Wow, things are moving fast now. That book with my name on it, now titled The Sound, has winged its way across the world to be printed. It no longer belongs to me; it belongs to whoever chooses to pick it up, I guess. A strange feeling, it is ...
So now, my attention turns to making the minor changes to the PhD thesis so it can be passed by the uni next month, and then that's it too. What a trip.
Hey, here is my graduation statement:
Sarah Drummond’s thesis ‘Exiles and Island Wives: history, fiction and the Breaksea Islanders’, explores the lives of a community of sealers who lived on Breaksea Island, King George Sound, in 1826. The thesis uses fiction, and historical biographies and discussions to examine the community’s interior lives and the external conditions that contributed to a series of violent events, just prior to the colonisation of Western Australia.

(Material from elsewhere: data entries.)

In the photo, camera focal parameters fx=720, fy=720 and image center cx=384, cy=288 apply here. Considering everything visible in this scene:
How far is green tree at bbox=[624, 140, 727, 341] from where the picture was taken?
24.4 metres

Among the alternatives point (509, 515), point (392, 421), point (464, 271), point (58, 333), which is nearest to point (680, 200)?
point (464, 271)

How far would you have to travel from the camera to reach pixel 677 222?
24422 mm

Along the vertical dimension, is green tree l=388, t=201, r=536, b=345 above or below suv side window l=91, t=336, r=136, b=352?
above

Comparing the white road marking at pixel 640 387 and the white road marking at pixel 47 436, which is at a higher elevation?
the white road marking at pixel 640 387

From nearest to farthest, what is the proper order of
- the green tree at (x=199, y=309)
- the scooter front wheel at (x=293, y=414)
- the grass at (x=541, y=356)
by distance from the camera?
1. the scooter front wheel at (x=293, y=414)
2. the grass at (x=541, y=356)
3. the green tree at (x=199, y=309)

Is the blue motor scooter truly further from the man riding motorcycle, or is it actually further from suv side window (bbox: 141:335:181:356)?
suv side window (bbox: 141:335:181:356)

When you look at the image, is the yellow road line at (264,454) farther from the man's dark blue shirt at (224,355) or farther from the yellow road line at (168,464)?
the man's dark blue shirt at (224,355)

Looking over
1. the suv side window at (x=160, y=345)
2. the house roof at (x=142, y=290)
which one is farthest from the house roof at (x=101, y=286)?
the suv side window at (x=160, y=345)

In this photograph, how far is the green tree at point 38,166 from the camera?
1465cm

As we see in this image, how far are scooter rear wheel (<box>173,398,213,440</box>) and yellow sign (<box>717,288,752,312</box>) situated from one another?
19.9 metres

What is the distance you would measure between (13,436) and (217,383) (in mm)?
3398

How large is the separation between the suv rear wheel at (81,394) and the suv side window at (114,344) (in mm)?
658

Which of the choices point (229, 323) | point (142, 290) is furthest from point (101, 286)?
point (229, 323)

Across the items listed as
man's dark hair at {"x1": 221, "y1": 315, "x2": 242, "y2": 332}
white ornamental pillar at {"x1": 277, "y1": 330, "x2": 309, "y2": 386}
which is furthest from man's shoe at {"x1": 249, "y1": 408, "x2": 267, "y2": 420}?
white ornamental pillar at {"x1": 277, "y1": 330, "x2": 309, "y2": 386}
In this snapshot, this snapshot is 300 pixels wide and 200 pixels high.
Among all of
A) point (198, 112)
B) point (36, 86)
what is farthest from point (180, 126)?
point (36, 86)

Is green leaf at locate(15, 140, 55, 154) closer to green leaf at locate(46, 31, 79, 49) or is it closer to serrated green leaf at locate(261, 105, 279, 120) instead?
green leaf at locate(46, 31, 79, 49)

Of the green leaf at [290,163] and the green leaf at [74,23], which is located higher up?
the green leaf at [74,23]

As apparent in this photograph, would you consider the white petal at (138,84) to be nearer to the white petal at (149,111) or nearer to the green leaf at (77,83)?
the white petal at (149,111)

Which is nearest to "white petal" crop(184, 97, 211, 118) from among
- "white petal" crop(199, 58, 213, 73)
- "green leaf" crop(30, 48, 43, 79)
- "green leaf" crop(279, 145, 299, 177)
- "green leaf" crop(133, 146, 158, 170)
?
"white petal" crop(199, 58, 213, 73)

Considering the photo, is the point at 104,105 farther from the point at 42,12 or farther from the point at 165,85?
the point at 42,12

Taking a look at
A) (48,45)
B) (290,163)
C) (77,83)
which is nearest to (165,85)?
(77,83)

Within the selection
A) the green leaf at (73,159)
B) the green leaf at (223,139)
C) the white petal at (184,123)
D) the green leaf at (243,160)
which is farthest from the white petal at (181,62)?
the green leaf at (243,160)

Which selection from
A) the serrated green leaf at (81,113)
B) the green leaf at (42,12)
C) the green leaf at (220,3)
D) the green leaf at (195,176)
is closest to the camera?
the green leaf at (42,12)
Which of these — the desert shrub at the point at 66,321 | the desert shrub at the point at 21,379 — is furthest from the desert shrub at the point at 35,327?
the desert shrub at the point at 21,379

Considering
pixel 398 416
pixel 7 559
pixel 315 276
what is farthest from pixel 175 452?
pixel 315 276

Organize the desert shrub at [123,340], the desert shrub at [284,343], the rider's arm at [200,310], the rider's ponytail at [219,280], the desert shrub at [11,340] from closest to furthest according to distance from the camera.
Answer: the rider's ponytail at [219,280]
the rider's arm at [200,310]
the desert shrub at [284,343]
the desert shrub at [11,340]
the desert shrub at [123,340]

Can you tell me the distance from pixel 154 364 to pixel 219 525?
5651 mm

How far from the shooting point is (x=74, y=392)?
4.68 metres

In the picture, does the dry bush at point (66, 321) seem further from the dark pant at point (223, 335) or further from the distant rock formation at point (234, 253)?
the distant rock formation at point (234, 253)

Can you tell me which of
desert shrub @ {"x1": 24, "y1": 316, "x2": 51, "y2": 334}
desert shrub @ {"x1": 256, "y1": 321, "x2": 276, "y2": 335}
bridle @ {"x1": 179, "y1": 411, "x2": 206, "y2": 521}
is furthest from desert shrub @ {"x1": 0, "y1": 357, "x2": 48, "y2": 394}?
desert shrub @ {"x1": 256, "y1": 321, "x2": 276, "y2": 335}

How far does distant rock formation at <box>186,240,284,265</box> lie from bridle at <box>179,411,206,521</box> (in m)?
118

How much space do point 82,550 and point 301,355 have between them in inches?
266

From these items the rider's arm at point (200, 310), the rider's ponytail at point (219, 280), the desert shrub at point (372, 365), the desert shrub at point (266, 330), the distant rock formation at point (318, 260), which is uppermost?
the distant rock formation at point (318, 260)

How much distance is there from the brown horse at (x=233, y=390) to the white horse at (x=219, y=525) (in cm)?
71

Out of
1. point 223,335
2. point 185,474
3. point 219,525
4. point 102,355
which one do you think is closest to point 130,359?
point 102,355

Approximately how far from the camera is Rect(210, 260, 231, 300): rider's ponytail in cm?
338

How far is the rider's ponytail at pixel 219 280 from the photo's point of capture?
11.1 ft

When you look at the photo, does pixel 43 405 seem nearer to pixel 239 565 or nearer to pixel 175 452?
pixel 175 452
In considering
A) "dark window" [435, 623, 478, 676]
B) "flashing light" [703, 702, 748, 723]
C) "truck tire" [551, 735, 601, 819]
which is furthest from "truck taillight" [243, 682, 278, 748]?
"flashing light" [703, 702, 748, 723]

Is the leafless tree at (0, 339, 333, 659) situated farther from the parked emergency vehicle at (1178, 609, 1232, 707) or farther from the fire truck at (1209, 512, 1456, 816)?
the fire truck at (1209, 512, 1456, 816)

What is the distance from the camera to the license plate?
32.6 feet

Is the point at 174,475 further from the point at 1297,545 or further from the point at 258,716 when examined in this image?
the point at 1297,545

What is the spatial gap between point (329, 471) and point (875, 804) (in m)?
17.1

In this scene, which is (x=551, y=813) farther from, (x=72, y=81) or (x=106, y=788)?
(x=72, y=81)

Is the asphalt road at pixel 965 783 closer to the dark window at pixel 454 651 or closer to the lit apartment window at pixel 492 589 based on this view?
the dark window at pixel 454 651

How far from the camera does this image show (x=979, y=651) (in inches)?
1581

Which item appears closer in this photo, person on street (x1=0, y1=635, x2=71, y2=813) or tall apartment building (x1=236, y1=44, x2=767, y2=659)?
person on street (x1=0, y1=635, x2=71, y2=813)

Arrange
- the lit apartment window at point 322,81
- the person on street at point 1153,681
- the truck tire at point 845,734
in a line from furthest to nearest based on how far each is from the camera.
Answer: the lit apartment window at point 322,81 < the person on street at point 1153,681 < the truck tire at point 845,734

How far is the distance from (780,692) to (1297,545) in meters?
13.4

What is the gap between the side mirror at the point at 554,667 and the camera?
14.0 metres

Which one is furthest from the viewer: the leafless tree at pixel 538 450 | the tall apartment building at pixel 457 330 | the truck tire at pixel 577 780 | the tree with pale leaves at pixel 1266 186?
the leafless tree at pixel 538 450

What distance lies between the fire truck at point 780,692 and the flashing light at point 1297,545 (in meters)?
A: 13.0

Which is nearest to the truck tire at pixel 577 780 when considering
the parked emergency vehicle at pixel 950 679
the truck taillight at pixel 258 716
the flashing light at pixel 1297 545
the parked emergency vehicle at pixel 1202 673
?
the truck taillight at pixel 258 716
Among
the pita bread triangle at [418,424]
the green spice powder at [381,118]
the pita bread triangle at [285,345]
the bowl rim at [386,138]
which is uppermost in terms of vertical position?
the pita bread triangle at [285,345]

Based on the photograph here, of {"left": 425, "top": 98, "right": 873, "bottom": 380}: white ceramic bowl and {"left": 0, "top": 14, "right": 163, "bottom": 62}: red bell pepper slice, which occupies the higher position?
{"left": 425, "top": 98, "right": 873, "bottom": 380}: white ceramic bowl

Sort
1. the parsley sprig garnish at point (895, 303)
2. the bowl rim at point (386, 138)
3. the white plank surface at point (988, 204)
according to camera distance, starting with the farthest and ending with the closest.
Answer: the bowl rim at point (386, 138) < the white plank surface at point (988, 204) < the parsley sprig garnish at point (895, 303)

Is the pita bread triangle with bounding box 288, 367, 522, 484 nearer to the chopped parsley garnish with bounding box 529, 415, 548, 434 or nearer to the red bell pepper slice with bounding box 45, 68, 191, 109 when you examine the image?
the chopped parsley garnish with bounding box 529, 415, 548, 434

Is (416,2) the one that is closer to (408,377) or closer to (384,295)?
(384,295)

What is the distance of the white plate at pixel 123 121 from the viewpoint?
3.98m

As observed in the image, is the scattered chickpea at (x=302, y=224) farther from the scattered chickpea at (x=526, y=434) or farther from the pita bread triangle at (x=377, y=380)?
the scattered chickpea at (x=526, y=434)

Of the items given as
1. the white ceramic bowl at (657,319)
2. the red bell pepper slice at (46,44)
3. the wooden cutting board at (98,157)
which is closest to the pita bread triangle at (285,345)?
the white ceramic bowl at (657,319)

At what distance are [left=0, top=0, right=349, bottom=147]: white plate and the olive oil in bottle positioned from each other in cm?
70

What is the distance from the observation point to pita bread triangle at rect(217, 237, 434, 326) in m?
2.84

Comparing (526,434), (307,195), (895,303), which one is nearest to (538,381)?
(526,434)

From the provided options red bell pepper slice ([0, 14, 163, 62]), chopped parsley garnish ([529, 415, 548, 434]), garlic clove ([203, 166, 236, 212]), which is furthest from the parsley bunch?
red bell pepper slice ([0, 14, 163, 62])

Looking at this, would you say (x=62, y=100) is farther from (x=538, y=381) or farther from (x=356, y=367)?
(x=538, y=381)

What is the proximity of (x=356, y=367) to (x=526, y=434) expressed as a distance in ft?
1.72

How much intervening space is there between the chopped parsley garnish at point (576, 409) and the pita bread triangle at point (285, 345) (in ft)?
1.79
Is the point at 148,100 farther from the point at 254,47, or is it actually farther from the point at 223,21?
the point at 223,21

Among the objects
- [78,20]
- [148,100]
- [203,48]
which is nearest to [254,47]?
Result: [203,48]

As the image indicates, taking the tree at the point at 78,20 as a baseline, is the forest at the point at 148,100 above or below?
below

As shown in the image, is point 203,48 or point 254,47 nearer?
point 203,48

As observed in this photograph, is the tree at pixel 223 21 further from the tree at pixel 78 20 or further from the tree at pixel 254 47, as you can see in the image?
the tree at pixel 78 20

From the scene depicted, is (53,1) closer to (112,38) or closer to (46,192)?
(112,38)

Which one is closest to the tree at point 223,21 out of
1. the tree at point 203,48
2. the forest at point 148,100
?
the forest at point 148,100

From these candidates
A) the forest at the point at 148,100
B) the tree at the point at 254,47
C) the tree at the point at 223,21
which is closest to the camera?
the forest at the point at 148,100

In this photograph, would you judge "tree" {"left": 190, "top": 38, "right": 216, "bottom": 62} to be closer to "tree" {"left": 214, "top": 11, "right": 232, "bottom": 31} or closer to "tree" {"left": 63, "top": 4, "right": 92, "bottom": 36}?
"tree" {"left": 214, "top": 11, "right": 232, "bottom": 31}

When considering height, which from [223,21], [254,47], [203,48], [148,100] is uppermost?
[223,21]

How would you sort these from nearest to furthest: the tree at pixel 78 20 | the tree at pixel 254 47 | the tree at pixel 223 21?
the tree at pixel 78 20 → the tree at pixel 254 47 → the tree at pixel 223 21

The novel, published by Fremantle Press in 2016 as The Sound was described by examiners as possessing an “elegant architecture, the harmonious arrangement of fact and fiction,” “epic in scope”, and that the main force of the novel lay with “the clever and forceful way the candidate presents the ever present violence”. The general thesis writing was said “to be of an exceptional quality” and that “fiction and nonfiction are married here with consummate skill and Sarah has created in the end something much bigger than either component could hope to achieve on its own.”